→ **Document segment**:
Start

Now let's define some functions to help us work with symbol table entries. In the same file (
symtab.c
), add the following function:
struct symtab_entry_s *add_to_symtab(char *symbol)
{
    if(!symbol || symbol[0] == '\0')
    {
        return NULL;
    }

    struct symtab_s *st = symtab_stack.local_symtab;
    struct symtab_entry_s *entry = NULL;

    if((entry = do_lookup(symbol, st)))
    {
        return entry;
    }

    entry = malloc(sizeof(struct symtab_entry_s));

    if(!entry)
    {
        fprintf(stderr, "fatal error: no memory for new symbol table entry\n");
        exit(EXIT_FAILURE);
    }

    memset(entry, 0, sizeof(struct symtab_entry_s));
    entry->name = malloc(strlen(symbol)+1);

    if(!entry->name)
    {
        fprintf(stderr, "fatal error: no memory for new symbol table entry\n");
        exit(EXIT_FAILURE);
    }

    strcpy(entry->name, symbol);

    if(!st->first)
    {
        st->first      = entry;
        st->last       = entry;
    }
    else
    {
        st->last->next = entry;
        st->last       = entry;
    }

    return entry;
}
This function adds a new entry to the local symbol table. Remember, at the beginning of this lesson, I've said that each entry must have a unique key, which is the name we give to the shell variable or function. To ensure this uniqueness, we first check to see if an entry exists with the given name, by calling
do_lookup()
(which we'll define in a minute).
If an entry with the given name exists, we simply return the existing entry, without adding a new one. Otherwise, we add the entry, set its name, and adjust the symbol table's pointers. Lastly, we return the newly added entry.
The next function does the opposite work, i.e. it removes the symbol table entry whose key matches the given name:
int rem_from_symtab(struct symtab_entry_s *entry, struct symtab_s *symtab)
{
    int res = 0;
    if(entry->val)
    {
        free(entry->val);
    }

    if(entry->func_body)
    {
        free_node_tree(entry->func_body);
    }

    free(entry->name);

    if(symtab->first == entry)
    {
        symtab->first = symtab->first->next;

        if(symtab->last == entry)
        {
            symtab->last = NULL;
        }
        res = 1;
    }
    else
    {
        struct symtab_entry_s *e = symtab->first;
        struct symtab_entry_s *p = NULL;

        while(e && e != entry)
        {
            p = e;
            e = e->next;
        }

        if(e == entry)
        {
            p->next = entry->next;
            res = 1;
        }
    }

    free(entry);
    return res;
}
This function frees the memory used by the entry, and adjusts the linked list pointers to remove the entry from the symbol table.
To perform lookup (i.e., search for a variable with the given name), we need to define the following function in the same file:
struct symtab_entry_s *do_lookup(char *str, struct symtab_s *symtable)
{
    if(!str || !symtable)
    {
        return NULL;
    }

    struct symtab_entry_s *entry = symtable->first;

    while(entry)

End

→ **Source data**:

Start

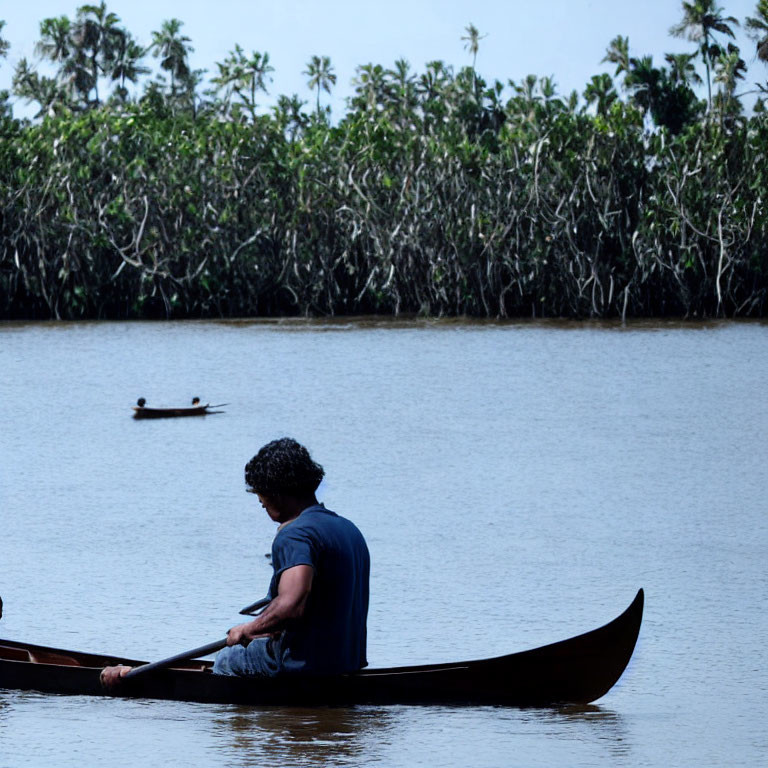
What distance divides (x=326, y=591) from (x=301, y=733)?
69cm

End

→ **Instructions for the task**: Resume the tutorial on shell symbol table functions from its final line and carry it forward.

→ **Expected output**:
    {
        if(strcmp(entry->name, str) == 0)
        {
            return entry;
        }
        entry = entry->next;
    }

    return NULL;
}
This function searches the given symbol table, starting with the first entry. If the entry's key matches the variable name we're looking for, the function returns the entry.
Otherwise, the function follows the linked list pointers to look at each entry, in turn, until we find an entry whose key matches our desired name. If no match is found, we return
NULL
.
Next, add the following function:
struct symtab_entry_s *get_symtab_entry(char *str)
{
    int i = symtab_stack.symtab_count-1;

    do
    {
        struct symtab_s *symtab = symtab_stack.symtab_list[i];
        struct symtab_entry_s *entry = do_lookup(str, symtab);

        if(entry)
        {
            return entry;
        }

    } while(--i >= 0);

    return NULL;
}
This function searches for a symbol table entry whose key matches the given name. This might seem redundant at first, as we've already defined the
do_lookup()
function to search the local symbol table. The difference here is that
get_symtab_entry()
searches the whole stack, starting with the local symbol table. At the moment, this distinction is not important, as our local and global symbol tables refer to the one and same table.
It is only when we talk about shell functions and script files that you'll appreciate what this function does (so hang tight in there!).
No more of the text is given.